Starring: Alec Guinness, Leo McKern, Edward Herrmann, John Randolph, Geraldine Chaplin and Lauren Bacall
Acorn Media
RRP: £16.99
AV9638
Certificate: 12
Available 03 March 2008


The past has a certain allure for all of us, for Waldo and Cyril, survivors of the Normandy beach assaults, the allure is enough to bring them both back, on the fiftieth anniversary, to the beaches in search of a woman they had both known. As an American and an English man it isn’t long before old rivalries resurface, especially when they discover that they are looking for the same woman...

A Foreign Field (1993) written by Roy Clarke (Last of the Summer Wine) and directed by Charles Sturridge (Brideshead Revisited). The film has a splendid cast though; the script hardly has them flexing their acting muscles.

The ménage a trios consists of Waldo (John Randolph), Cyril (Leo McKern) and Angelique (Jeanne Moreau) your average tart with a heart and a good time had by all, especially Waldo and Cyril. This part of the story is perhaps the most unbelievable as neither man appears to have thought that, as they have not seen her for fifty years, she may have had other lovers or that she may have given comfort to more than one soldier. That aside the meeting with their old love, although it initially sparks a bit of a testosterone rush in the two of them, when they do resolve their differences and decide to give the old girl one more good time (no not like that) it is actually quite sweet and reminiscent of how many must feel about past loves. Jeanne Moreau was a great beauty in her day and remains a great French actress.

Alec Guinness (Amos) says little in the film as Cyril’s sidekick. At first the two make an unusual pair, Cyril the successful businessman and Amos the gentle simpleton seem to have little in common, but in a strange way this also is a love story as we discover how Amos was wounded on the Normandy beaches. This unlikely quartet is joined by Lisa (Lauren Bacall), a woman who is slowly drinking herself out of existence, who has come to find the grave of her young brother.

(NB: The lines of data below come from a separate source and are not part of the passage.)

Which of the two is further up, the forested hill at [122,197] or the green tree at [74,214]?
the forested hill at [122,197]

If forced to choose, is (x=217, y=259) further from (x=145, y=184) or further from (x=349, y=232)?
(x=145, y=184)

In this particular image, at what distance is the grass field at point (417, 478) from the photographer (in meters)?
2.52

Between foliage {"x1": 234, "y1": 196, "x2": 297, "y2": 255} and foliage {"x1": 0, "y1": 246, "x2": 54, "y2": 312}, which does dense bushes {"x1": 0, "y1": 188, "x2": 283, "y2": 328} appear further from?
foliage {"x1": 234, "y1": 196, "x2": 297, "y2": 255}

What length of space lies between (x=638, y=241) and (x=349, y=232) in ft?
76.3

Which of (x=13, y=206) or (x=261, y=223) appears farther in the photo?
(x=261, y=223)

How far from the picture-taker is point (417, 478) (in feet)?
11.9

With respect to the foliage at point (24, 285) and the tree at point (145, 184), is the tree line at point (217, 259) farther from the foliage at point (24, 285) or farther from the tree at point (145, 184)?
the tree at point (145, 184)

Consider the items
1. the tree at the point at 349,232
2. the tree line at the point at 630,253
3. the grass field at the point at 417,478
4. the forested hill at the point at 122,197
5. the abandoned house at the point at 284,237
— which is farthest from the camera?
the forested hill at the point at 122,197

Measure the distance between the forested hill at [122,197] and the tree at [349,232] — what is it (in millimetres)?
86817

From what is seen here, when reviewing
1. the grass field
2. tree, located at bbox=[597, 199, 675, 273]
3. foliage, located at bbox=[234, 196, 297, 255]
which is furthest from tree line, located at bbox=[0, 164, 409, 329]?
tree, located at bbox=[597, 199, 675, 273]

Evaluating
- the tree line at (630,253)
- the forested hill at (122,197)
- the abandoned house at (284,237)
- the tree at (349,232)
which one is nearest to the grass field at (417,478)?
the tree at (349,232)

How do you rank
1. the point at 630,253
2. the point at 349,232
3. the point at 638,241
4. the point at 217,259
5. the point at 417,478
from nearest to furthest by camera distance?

These characters, after a comedic first half, also display another thread of the film, survivors’ guilt. It is both because of love and guilt that Cyril has looked after Amos for the last fifty years and although there was nothing she could have done about it, Lisa, still has angst that she had led a full life when her brothers was so quickly extinguished. Guilt also plays a part with Waldo and Cyril when they discover that Angelique, far from being the young beauty from their memory is a rather elderly grotesque figure who lives in a home. For what she gave them in their time of need they repaid with fifty years of silence and neglect.

The cast is rounded off with the inclusion of Geraldine Chaplin and Edward Hermann who play Beverly and Ralph, daughter and son-in-law of Waldo, whose job it is to be aghast at the antics of the old people in the first half and to look sufficiently sympathetic and touched when the film turns a little sadder.

In the end the film is as funny as it is sad. The characters allow us to see through their eyes not only the sense of loss, that the war created, but also the love and camaraderie. It may not be to everybody’s taste, but to my mind the film is a little gem that has been much underrated. Its sentimentality may not appeal to everyone’s taste as it can be a little mawkish at times.

The 4:3 print is ok for a show of this age, for extras you get cast filmographies, a picture gallery, and some text based information about the D-Day landings.